┌──

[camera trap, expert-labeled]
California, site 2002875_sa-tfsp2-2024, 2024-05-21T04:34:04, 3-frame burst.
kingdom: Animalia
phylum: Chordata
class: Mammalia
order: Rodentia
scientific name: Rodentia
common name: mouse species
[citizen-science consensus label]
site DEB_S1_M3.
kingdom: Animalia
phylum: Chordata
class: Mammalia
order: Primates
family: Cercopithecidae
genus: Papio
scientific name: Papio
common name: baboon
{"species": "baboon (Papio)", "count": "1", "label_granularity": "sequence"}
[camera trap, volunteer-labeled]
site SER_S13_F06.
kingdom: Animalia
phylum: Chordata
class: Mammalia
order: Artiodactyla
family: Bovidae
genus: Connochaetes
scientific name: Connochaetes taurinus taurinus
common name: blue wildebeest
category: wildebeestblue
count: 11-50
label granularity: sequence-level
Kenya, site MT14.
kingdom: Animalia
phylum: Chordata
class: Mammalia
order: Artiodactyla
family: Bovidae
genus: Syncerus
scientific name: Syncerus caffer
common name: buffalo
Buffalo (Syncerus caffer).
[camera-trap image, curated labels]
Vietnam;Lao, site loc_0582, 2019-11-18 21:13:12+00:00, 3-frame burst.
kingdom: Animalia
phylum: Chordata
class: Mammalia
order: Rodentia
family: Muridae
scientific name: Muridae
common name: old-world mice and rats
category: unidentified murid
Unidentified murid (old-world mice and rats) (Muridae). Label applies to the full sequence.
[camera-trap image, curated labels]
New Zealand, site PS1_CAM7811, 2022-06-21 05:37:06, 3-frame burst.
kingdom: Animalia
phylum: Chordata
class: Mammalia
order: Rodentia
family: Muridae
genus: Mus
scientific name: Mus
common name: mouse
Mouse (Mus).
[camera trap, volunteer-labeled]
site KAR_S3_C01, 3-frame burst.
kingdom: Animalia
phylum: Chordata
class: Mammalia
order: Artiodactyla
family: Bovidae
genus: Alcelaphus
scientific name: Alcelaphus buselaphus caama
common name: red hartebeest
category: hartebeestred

└──

> [WORK TO BE COMPLETED]: Where the line containing "scientific name: Connochaetes" appears, start copying, and go on exactly through the last line of the data.

> [ANSWER TO THIS TASK]:
scientific name: Connochaetes taurinus taurinus
common name: blue wildebeest
category: wildebeestblue
count: 11-50
label granularity: sequence-level
Kenya, site MT14.
kingdom: Animalia
phylum: Chordata
class: Mammalia
order: Artiodactyla
family: Bovidae
genus: Syncerus
scientific name: Syncerus caffer
common name: buffalo
Buffalo (Syncerus caffer).
[camera-trap image, curated labels]
Vietnam;Lao, site loc_0582, 2019-11-18 21:13:12+00:00, 3-frame burst.
kingdom: Animalia
phylum: Chordata
class: Mammalia
order: Rodentia
family: Muridae
scientific name: Muridae
common name: old-world mice and rats
category: unidentified murid
Unidentified murid (old-world mice and rats) (Muridae). Label applies to the full sequence.
[camera-trap image, curated labels]
New Zealand, site PS1_CAM7811, 2022-06-21 05:37:06, 3-frame burst.
kingdom: Animalia
phylum: Chordata
class: Mammalia
order: Rodentia
family: Muridae
genus: Mus
scientific name: Mus
common name: mouse
Mouse (Mus).
[camera trap, volunteer-labeled]
site KAR_S3_C01, 3-frame burst.
kingdom: Animalia
phylum: Chordata
class: Mammalia
order: Artiodactyla
family: Bovidae
genus: Alcelaphus
scientific name: Alcelaphus buselaphus caama
common name: red hartebeest
category: hartebeestred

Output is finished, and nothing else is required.